A photo sequence for the Liftoff of Soyuz TMA-13M with Expedition 40 to the ISS.

It brings ESA’s Astronaut Alexander Gerst together with NASA’s Astronaut Reid Wiseman and Russian Cosmosnaut Maxim Suraev to the International Space Station.

Launchdate: May 28th, 21:57 CEST, 20:57 CET.


not long anymore – below 2 minutes, all green for launch.


The crew in the Soyuz is packed like sardines.


With only 30 seconds to go, every second feels like a long time. Shortly after this the supporting arm will be released from the Soyuz.


And at scheduled time the engines get started, ready to boost the Soyuz into space.


And Alexander Gerst is off into space, chasing up the ISS – currently straight above the launch area.


Soyuz is going up bright as a star, but …


So quick rising, that soon it’s like a …


Pale Blue Dot. All systems are nominal and all looks good.
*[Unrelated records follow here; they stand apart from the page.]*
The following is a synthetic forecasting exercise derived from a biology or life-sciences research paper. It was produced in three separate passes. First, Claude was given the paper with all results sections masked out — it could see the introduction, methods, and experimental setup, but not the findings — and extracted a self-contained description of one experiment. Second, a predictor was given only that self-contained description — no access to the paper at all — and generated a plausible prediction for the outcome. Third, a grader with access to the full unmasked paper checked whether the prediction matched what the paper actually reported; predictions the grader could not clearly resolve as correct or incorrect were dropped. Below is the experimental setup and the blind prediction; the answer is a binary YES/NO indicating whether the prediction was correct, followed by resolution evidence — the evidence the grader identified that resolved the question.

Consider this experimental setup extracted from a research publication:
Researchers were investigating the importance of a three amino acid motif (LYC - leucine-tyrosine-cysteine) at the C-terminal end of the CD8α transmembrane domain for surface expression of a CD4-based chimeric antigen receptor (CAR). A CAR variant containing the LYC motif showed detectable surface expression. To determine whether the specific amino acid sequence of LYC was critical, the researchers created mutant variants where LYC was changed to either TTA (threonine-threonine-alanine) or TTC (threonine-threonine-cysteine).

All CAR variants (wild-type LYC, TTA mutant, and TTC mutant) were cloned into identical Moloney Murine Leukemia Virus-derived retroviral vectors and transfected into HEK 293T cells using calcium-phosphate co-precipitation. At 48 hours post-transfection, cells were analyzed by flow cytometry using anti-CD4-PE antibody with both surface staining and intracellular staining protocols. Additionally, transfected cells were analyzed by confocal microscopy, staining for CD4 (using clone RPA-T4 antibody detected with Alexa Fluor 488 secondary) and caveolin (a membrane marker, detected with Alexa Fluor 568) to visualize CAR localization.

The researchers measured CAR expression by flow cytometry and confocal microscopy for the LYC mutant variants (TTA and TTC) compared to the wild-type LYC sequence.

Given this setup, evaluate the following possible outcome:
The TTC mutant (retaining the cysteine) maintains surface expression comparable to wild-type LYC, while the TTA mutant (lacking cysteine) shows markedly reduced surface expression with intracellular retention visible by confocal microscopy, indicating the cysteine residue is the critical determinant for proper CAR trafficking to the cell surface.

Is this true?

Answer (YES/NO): NO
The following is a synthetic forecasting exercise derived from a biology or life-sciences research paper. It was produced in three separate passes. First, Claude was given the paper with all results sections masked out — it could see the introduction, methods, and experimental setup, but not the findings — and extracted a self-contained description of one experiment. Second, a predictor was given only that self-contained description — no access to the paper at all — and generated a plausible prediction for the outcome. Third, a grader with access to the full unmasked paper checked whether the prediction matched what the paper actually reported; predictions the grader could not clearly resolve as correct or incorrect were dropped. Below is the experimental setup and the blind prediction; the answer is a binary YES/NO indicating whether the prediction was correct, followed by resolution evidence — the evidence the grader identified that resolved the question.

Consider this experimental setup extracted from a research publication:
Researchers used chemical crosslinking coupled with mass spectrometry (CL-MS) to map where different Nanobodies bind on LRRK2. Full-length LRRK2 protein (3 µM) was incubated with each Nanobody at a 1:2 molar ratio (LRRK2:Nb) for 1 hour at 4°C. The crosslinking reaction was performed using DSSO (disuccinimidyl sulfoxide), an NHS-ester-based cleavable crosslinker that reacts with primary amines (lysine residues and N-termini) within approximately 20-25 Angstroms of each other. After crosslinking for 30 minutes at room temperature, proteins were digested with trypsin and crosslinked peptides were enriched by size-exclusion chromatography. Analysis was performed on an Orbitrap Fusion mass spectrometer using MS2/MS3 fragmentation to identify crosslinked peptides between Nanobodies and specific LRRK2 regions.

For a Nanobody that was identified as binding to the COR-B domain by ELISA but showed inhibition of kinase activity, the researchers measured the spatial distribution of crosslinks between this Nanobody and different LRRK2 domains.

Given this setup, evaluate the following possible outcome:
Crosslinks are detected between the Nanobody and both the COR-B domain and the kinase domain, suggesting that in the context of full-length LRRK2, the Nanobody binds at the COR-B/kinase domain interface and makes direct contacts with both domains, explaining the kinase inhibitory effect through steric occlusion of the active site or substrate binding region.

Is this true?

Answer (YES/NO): NO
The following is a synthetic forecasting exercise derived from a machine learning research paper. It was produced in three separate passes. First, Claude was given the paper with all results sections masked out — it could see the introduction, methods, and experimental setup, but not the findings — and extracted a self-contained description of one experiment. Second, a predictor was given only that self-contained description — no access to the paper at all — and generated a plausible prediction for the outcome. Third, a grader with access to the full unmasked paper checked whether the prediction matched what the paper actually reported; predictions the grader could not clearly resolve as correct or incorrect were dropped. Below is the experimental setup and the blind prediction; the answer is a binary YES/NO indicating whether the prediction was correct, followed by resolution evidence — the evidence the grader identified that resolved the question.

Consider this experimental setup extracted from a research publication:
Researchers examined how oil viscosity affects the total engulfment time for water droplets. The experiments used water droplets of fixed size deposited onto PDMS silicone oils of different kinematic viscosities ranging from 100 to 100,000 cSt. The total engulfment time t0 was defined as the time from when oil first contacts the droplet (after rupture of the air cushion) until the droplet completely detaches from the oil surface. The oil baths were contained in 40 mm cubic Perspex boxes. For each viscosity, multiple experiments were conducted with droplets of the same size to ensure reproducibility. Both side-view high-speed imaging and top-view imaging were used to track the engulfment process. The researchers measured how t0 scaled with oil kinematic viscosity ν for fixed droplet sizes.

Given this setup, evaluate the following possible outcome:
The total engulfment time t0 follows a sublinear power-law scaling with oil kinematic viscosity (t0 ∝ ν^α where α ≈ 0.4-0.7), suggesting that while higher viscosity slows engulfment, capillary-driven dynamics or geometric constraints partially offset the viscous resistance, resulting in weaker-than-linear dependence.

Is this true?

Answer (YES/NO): NO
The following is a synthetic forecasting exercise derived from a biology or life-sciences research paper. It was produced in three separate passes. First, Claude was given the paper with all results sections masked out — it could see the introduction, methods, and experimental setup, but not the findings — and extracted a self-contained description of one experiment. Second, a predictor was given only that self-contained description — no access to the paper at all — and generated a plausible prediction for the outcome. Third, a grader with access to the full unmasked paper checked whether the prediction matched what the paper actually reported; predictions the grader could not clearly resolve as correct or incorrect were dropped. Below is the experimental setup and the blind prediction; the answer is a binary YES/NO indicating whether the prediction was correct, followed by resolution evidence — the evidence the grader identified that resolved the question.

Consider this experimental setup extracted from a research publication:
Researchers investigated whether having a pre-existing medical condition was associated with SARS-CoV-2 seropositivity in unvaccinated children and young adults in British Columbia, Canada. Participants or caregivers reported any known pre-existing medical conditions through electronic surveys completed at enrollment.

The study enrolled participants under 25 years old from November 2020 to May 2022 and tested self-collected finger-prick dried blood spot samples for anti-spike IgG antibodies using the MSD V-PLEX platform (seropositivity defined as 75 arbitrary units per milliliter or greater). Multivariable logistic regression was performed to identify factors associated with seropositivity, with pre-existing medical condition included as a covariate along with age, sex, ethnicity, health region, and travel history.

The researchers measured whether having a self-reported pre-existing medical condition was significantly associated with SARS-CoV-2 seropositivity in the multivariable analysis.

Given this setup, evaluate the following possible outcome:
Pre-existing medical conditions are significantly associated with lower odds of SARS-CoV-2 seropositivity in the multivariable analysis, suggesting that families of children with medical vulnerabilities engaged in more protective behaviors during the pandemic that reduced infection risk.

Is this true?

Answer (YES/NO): NO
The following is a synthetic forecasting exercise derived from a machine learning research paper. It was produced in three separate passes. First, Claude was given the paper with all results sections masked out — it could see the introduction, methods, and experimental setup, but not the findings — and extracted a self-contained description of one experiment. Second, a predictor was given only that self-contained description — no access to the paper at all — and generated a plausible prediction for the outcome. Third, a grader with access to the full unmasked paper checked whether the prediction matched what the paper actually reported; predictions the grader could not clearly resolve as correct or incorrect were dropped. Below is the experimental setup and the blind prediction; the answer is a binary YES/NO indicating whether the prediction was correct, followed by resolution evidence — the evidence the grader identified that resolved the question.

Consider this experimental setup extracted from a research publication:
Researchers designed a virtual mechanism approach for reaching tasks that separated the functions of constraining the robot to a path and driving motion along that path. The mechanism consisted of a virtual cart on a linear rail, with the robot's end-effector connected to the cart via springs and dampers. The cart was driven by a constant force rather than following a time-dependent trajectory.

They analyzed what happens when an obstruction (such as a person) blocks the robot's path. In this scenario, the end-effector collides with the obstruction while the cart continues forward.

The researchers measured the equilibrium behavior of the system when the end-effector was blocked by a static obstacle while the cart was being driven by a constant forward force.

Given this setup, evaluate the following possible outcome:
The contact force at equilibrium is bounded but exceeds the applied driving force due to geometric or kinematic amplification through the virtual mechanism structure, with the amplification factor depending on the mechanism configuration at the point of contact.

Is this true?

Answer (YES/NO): NO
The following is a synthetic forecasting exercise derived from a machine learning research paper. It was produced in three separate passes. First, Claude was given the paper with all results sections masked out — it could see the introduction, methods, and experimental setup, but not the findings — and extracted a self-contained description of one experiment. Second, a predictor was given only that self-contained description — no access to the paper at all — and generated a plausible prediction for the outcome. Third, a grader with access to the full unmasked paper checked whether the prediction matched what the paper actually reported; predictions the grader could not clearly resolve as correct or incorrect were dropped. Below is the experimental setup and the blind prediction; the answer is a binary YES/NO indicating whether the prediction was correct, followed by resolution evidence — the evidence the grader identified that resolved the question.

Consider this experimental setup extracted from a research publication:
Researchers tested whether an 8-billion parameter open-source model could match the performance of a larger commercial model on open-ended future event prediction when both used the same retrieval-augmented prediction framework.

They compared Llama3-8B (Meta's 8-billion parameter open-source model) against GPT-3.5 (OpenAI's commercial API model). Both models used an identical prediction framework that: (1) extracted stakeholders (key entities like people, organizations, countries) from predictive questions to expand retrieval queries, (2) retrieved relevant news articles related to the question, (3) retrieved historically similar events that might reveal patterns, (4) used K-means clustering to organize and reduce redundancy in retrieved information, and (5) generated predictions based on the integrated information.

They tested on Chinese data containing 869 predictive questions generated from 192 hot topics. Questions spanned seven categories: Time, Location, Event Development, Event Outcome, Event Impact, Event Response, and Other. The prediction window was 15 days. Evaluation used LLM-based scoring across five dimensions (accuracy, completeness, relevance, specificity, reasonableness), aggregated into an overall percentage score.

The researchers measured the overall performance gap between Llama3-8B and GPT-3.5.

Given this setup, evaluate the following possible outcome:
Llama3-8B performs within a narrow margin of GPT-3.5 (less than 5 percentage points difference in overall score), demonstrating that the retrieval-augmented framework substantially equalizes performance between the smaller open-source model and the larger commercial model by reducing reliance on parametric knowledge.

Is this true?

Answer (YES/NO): NO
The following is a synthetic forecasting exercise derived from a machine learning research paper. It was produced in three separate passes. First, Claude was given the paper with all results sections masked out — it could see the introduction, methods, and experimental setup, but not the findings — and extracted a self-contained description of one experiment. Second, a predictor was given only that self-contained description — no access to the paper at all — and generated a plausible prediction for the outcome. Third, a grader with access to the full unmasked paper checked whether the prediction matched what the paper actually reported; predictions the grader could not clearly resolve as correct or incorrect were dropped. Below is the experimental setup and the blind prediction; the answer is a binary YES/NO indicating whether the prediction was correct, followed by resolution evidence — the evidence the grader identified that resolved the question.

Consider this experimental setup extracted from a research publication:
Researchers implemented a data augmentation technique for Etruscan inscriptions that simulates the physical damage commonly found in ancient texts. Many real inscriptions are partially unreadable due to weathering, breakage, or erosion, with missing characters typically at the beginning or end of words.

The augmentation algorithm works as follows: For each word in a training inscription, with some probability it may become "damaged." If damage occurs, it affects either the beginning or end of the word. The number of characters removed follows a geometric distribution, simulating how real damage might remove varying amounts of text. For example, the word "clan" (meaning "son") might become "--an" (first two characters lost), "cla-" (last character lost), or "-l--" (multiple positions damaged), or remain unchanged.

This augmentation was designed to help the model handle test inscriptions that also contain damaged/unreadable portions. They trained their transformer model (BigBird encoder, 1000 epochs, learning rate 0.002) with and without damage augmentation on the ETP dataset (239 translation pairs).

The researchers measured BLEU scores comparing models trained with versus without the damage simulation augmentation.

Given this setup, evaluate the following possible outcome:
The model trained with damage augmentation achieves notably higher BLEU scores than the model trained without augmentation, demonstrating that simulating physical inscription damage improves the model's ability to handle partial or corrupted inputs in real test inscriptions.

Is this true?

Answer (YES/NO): NO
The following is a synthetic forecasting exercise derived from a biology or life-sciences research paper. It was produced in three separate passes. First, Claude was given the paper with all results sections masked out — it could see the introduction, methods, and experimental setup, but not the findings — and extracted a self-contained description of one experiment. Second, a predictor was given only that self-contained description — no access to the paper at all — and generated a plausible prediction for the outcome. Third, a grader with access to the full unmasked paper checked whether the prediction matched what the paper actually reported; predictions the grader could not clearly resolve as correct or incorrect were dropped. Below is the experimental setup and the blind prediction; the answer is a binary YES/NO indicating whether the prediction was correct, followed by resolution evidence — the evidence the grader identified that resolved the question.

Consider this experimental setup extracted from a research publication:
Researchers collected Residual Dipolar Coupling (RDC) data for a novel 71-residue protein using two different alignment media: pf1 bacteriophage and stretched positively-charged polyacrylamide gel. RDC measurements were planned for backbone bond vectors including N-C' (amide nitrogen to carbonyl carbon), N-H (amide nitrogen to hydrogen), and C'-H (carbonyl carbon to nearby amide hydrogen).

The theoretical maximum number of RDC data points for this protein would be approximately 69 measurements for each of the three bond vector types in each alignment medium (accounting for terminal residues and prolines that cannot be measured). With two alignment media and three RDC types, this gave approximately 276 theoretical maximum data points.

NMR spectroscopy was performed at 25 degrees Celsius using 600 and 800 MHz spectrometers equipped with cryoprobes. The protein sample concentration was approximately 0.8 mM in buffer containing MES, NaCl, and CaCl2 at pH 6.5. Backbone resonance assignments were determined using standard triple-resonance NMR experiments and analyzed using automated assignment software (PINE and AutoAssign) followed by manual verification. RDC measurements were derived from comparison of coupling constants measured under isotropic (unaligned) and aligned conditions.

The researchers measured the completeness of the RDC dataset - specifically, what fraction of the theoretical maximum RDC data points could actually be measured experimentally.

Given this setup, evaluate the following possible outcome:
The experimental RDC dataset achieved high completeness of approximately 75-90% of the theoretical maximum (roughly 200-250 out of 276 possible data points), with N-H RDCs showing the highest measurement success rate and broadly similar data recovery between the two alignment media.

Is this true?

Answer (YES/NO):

They’re getting ready to get rid of the 1st and 2nd stage.


Inside the cabine it’s still hard work – but the crew shows one thumbs up after the next on the the ESA live stream


All systems nominal – everything green for the #BlueDot – I wonder what it feels like up there packed together..


Meanwhile, the n2yo website shows that the ISS is right above the launch area.


Separation of 3rd stage clearly visible in the cabine – a bump, and now they’re weightless, it’s in orbit.


Next stage: Solar panels to be unfolded and deployed: #BlueDot will get wings to get some energy!


Everything is being followed via a bit different Mission Control Room – lots of nice pictures and grahpics though.


These days, the Soyuz takes only 8 minutes to bring people into space; 6 hours to deliver them to the ISS. Times have changed.


And meanwhile, the cleaning ladies are arriving at the Baikonur Cosmodrome in Kazakhstan for a good cleanup of the leftovers of #BlueDot


In a few more hours, the crew will dock at Rassvet in 6 hours after launch.

In less than 10 minutes they will travel 1640 km and accelerate to an astonishing 28000 km/h before arriving six hours later at their new home for the next six months, the International Space Station.

All images courtesy ESA/NASA.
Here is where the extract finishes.